Dataset entries:
........
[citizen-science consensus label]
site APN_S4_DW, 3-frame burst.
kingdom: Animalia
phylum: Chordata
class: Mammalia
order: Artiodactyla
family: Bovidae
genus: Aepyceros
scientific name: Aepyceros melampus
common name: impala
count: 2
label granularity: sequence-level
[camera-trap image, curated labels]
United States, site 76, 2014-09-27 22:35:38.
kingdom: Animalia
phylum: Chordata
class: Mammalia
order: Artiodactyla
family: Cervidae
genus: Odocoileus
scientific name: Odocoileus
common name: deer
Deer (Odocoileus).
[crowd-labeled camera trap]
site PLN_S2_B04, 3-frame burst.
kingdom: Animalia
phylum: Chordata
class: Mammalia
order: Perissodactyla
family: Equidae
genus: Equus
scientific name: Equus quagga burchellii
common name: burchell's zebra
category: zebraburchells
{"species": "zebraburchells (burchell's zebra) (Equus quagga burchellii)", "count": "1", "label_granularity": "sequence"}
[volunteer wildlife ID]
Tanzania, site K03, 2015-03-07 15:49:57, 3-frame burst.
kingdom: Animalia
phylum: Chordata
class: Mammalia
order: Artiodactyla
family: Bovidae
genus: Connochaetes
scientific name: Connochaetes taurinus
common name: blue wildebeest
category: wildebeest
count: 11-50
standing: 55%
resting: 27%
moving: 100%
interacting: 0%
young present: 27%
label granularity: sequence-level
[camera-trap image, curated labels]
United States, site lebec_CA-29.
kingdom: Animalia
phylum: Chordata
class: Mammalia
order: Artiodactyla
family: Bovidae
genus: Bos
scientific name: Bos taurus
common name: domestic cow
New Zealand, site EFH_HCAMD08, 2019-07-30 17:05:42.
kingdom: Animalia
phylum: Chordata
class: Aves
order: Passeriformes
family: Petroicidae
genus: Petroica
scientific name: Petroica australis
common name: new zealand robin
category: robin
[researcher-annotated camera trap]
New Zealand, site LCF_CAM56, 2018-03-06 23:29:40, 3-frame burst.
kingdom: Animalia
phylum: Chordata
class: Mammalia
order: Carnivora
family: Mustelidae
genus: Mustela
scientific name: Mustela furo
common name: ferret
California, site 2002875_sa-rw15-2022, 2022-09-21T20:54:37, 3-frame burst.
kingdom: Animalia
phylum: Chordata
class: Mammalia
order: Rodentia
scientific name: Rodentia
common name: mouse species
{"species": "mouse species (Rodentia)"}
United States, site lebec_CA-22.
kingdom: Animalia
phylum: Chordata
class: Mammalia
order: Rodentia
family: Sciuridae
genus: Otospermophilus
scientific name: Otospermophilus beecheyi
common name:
........
What you need to do: Among the lines above, find those with the word "Rodentia". Copy them.

Response to this task:
order: Rodentia
scientific name: Rodentia
{"species": "mouse species (Rodentia)"}
order: Rodentia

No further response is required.